**Goal of the exercise**
In the passage on making postage with stamps below, which two stamp values can make any amount greater than 27 cents?

**Extracted text**
——————————

Notice that we have not said how to make 44 cents, just that we can, on the basis that we can make 43 cents. How do we know we can make 43 cents? Perhaps because we know we can make \(42\) cents, which we know we can do because we know we can make 41 cents, and so on. It's a recursion! As with a recursive definition of a numerical sequence, we must specify our initial value. In this case, the initial value is “\(P(1)\) is false.” That's not good, since our recurrence relation just says that \(P(k+1)\) is true *if* \(P(k)\) is also true. We need to start the process with a true \(P(k)\). So instead, we might want to use “\(P(31)\) is true” as the initial condition.

Putting this all together we arrive at the following fact: it is possible to (exactly) make any amount of postage greater than 27 cents using just 5-cent and 8-cent stamps.^{ 4 }This is not claiming that there are no amounts less than 27 cents which can also be made. In other words, \(P(k)\) is true for any \(k \ge 28\). To prove this, we could do the following:

- Demonstrate that \(P(28)\) is true.
- Prove that if \(P(k)\) is true, then \(P(k+1)\) is true (for any \(k \ge 28\)).

——————————

**Data**
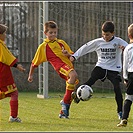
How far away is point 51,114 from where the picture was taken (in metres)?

——————————

**Response to the exercise**
5-cent and 8-cent stamps.